*STATED GOAL*: Reproduce each of the items below word for word, keeping every line in its original order.

......

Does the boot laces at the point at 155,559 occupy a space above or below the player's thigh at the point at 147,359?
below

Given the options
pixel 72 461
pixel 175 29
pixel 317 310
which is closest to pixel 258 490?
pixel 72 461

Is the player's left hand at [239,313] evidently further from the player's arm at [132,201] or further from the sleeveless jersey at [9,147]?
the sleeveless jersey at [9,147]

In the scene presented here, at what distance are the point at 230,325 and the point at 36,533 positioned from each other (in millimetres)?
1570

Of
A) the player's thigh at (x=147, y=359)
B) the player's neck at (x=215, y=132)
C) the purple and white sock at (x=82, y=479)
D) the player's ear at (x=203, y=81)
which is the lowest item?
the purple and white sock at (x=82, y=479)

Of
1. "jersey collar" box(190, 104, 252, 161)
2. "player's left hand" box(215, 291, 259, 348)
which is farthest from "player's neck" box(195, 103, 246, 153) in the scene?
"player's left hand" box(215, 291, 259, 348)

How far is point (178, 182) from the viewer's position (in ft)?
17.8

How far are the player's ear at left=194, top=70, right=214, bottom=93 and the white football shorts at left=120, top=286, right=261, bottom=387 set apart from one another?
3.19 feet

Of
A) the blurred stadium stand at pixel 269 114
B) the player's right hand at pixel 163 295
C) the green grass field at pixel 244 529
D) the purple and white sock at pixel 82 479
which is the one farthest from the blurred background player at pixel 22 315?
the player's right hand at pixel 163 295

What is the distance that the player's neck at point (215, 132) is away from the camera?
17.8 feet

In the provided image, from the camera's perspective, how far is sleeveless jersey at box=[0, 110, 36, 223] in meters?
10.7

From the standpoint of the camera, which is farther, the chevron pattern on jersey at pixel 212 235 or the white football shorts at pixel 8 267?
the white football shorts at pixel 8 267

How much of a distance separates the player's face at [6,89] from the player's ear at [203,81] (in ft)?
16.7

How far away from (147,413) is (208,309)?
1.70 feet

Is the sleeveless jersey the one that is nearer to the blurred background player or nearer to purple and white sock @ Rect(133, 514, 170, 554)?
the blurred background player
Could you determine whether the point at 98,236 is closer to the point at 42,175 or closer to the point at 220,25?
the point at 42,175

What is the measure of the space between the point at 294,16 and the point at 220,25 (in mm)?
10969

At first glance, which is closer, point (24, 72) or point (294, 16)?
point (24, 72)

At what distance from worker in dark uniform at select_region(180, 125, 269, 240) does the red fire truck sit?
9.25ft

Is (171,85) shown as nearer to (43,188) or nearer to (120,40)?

......

*EXERCISE ANSWER*:
Does the boot laces at the point at 155,559 occupy a space above or below the player's thigh at the point at 147,359?
below

Given the options
pixel 72 461
pixel 175 29
pixel 317 310
which is closest to pixel 258 490?
pixel 72 461

Is the player's left hand at [239,313] evidently further from the player's arm at [132,201] or further from the sleeveless jersey at [9,147]?
the sleeveless jersey at [9,147]

In the scene presented here, at what distance are the point at 230,325 and the point at 36,533 positioned from each other (in millimetres)?
1570

Of
A) the player's thigh at (x=147, y=359)
B) the player's neck at (x=215, y=132)
C) the purple and white sock at (x=82, y=479)
D) the player's ear at (x=203, y=81)
which is the lowest item?
the purple and white sock at (x=82, y=479)

Of
1. "jersey collar" box(190, 104, 252, 161)
2. "player's left hand" box(215, 291, 259, 348)
which is farthest from "player's neck" box(195, 103, 246, 153) in the scene?
"player's left hand" box(215, 291, 259, 348)

How far is point (178, 182) from the viewer's position (in ft)?
17.8

How far are the player's ear at left=194, top=70, right=214, bottom=93 and the white football shorts at left=120, top=286, right=261, bottom=387 set apart from one another?
3.19 feet

Of
A) the blurred stadium stand at pixel 269 114
B) the player's right hand at pixel 163 295
C) the green grass field at pixel 244 529
D) the purple and white sock at pixel 82 479
which is the one farthest from the blurred background player at pixel 22 315?
the player's right hand at pixel 163 295

What is the distance that the player's neck at point (215, 132) is away from the camera?
17.8 feet

In the provided image, from the camera's perspective, how far is sleeveless jersey at box=[0, 110, 36, 223] in meters?
10.7

From the standpoint of the camera, which is farther, the chevron pattern on jersey at pixel 212 235 or the white football shorts at pixel 8 267?
the white football shorts at pixel 8 267

How much of a distance separates the player's face at [6,89] from the player's ear at [203,81] (in ft)?
16.7

How far away from (147,413) is (208,309)?
1.70 feet

Is the sleeveless jersey the one that is nearer to the blurred background player or nearer to purple and white sock @ Rect(133, 514, 170, 554)?
the blurred background player
Could you determine whether the point at 98,236 is closer to the point at 42,175 or closer to the point at 220,25?
the point at 42,175

What is the measure of the space between the point at 294,16 and the point at 220,25 (in mm)?
10969

At first glance, which is closer, point (24, 72) or point (294, 16)?
point (24, 72)

At what distance from worker in dark uniform at select_region(180, 125, 269, 240) does the red fire truck sit?
9.25ft

Is (171,85) shown as nearer to (43,188) or nearer to (120,40)?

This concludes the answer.